WW1 Remembrance Centre (External organisation)

    Activity: Membership typesMembership of committee or panel

    Description of Activity

    Project Office: Bastion 6

    The existing WW1 Remembrance Centre is currently housed at Fort Widley, Portsdown Hill Road. Set up to display artefacts, reproduction exhibits and memorabilia from World War One, complete with walk through trench system. However, as a Grade 1 listed building, there is limited access via a steep staircase. In order to grow the exhibition to a National collection, the Museum plans to move to a new location at Bastion 6, part of the Hillsea Lines. Completed in 1871 as part the Palmerston Fortification Strategy, Bastion 6 is a Scheduled Monument protected by the Ancient Monuments and Archaeological Areas Act 1979. The red brick casement, with bombproof vaulted ceilings, was “designed to provide gun emplacements which afforded protection to the guns and their crews. The gun positions were arranged along the front of the casemate in a long room known as the gun gallery. Behind the gun positions were rooms, separated by curved corrugated iron blast shields, each of which provided living accommodation for five men. The guns in the casemates provided cross-fire to prevent the enemy crossing Ports Creek and to provide low profile fire along the front of the lines. A typical layout consisted of 2 gun galleries, various armaments stores, 9 accommodation rooms, a cook house and a wash room.” (Extract from Hillsea Lines leaflet) It is understood that Bastion 6 will be renovated to house the WW1 Remembrance Museum collection, and the move will also facilitate the upgrade of the collection to a National Museum status. Currently the building is in an uninhabitable state, but under continuous renovations to bring the building back to a habitable state. With voluntary contributions from the Armed Forces, Skills Force and other interested parties, tasks such as stripping lead paint from the vaulted ceilings, and woodwork repairs to the fenestration, have already begun.
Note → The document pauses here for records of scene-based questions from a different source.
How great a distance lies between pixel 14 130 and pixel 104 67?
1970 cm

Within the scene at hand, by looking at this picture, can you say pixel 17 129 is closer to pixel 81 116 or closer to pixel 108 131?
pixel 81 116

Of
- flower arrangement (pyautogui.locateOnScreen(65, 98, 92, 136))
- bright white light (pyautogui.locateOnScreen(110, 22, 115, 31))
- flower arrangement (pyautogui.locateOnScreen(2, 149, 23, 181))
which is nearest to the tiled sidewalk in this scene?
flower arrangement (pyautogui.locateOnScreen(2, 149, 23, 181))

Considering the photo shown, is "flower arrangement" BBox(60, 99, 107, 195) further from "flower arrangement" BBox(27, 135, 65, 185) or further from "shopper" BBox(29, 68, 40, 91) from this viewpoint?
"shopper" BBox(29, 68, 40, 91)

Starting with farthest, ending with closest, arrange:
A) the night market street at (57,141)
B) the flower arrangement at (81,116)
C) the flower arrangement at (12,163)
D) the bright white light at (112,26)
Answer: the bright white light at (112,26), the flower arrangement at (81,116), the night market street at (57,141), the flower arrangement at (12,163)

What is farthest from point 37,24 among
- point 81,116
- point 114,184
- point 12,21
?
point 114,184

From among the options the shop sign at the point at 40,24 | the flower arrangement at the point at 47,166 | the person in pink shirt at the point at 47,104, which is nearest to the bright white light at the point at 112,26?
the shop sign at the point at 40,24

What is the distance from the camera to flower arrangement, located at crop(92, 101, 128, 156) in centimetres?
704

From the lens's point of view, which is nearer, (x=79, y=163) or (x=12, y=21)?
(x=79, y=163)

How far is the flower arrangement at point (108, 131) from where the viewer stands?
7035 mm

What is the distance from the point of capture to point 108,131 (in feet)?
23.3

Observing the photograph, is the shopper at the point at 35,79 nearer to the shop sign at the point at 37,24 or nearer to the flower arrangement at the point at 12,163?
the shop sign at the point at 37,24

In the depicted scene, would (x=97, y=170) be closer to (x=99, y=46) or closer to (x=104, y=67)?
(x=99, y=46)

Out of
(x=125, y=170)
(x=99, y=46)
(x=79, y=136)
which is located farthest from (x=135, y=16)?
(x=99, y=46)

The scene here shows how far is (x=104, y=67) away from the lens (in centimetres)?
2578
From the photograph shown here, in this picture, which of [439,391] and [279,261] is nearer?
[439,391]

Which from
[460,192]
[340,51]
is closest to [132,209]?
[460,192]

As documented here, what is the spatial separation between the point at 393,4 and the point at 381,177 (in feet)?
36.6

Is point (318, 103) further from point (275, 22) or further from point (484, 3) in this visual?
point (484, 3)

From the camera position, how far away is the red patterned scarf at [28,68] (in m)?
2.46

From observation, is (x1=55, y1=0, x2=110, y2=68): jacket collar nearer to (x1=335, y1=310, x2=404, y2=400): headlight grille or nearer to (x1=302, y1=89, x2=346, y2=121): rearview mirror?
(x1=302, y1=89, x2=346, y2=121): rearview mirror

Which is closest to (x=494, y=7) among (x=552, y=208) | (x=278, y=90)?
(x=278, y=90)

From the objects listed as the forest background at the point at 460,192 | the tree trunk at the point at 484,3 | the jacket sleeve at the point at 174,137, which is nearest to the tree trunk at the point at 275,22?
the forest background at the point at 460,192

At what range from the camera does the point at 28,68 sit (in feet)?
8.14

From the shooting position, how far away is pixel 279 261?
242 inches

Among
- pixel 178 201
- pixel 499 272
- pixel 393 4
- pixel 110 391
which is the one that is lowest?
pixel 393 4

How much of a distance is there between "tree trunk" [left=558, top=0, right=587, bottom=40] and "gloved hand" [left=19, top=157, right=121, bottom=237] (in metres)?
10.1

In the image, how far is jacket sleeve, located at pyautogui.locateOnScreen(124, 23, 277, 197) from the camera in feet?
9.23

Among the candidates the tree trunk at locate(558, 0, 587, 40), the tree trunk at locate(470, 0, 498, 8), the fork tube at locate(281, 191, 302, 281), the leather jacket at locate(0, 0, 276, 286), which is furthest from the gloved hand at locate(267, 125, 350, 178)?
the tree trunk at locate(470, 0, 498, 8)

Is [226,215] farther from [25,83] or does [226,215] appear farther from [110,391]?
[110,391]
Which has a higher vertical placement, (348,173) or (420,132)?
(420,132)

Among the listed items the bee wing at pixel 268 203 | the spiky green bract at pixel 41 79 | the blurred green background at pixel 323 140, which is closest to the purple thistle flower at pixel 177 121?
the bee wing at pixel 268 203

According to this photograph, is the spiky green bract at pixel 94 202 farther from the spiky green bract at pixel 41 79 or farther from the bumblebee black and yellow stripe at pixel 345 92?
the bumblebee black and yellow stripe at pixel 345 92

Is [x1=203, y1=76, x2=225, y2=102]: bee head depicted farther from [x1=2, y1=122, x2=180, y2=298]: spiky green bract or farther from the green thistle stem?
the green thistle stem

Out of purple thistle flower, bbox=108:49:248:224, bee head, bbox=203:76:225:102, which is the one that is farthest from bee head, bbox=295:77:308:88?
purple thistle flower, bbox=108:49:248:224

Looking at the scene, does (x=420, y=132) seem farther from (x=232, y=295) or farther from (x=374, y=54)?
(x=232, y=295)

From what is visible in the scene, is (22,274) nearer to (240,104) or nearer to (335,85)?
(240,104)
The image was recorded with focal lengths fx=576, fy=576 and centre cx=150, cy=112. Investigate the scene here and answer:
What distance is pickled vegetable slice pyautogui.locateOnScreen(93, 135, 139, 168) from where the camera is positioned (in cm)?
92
In addition, it is understood that English Heritage and the local council are in full support of the venture. However, it is anticipated that the move will be slow, relying primarily on work carried out on a voluntary basis. The clients are now in need of skilled volunteers to help deliver the project, and keen to involve students of the Faculty of Creative and Cultural Industries in some way; whether this is by helping to produce design proposals, physical labour etc.